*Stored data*
______

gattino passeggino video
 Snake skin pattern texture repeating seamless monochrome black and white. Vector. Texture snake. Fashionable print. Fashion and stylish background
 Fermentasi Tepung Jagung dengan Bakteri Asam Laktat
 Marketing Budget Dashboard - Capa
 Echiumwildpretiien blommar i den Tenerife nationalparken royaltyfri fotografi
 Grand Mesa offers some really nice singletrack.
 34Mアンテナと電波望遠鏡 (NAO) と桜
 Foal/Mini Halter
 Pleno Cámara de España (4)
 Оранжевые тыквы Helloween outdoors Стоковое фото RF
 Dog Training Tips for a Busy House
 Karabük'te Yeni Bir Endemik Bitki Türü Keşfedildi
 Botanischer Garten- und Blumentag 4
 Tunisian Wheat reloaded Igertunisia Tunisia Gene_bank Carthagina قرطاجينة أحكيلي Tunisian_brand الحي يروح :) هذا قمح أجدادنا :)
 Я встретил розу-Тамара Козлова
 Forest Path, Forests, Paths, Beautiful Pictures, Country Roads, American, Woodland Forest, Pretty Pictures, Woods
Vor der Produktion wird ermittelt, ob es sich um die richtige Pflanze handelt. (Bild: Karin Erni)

______

*Work required*
Would you please set down the lines from the one with "Оранжевые тыквы Helloween" to the end of the data above, exactly and without any other lines?

*Answer to the problem*
 Оранжевые тыквы Helloween outdoors Стоковое фото RF
 Dog Training Tips for a Busy House
 Karabük'te Yeni Bir Endemik Bitki Türü Keşfedildi
 Botanischer Garten- und Blumentag 4
 Tunisian Wheat reloaded Igertunisia Tunisia Gene_bank Carthagina قرطاجينة أحكيلي Tunisian_brand الحي يروح :) هذا قمح أجدادنا :)
 Я встретил розу-Тамара Козлова
 Forest Path, Forests, Paths, Beautiful Pictures, Country Roads, American, Woodland Forest, Pretty Pictures, Woods
Vor der Produktion wird ermittelt, ob es sich um die richtige Pflanze handelt. (Bild: Karin Erni)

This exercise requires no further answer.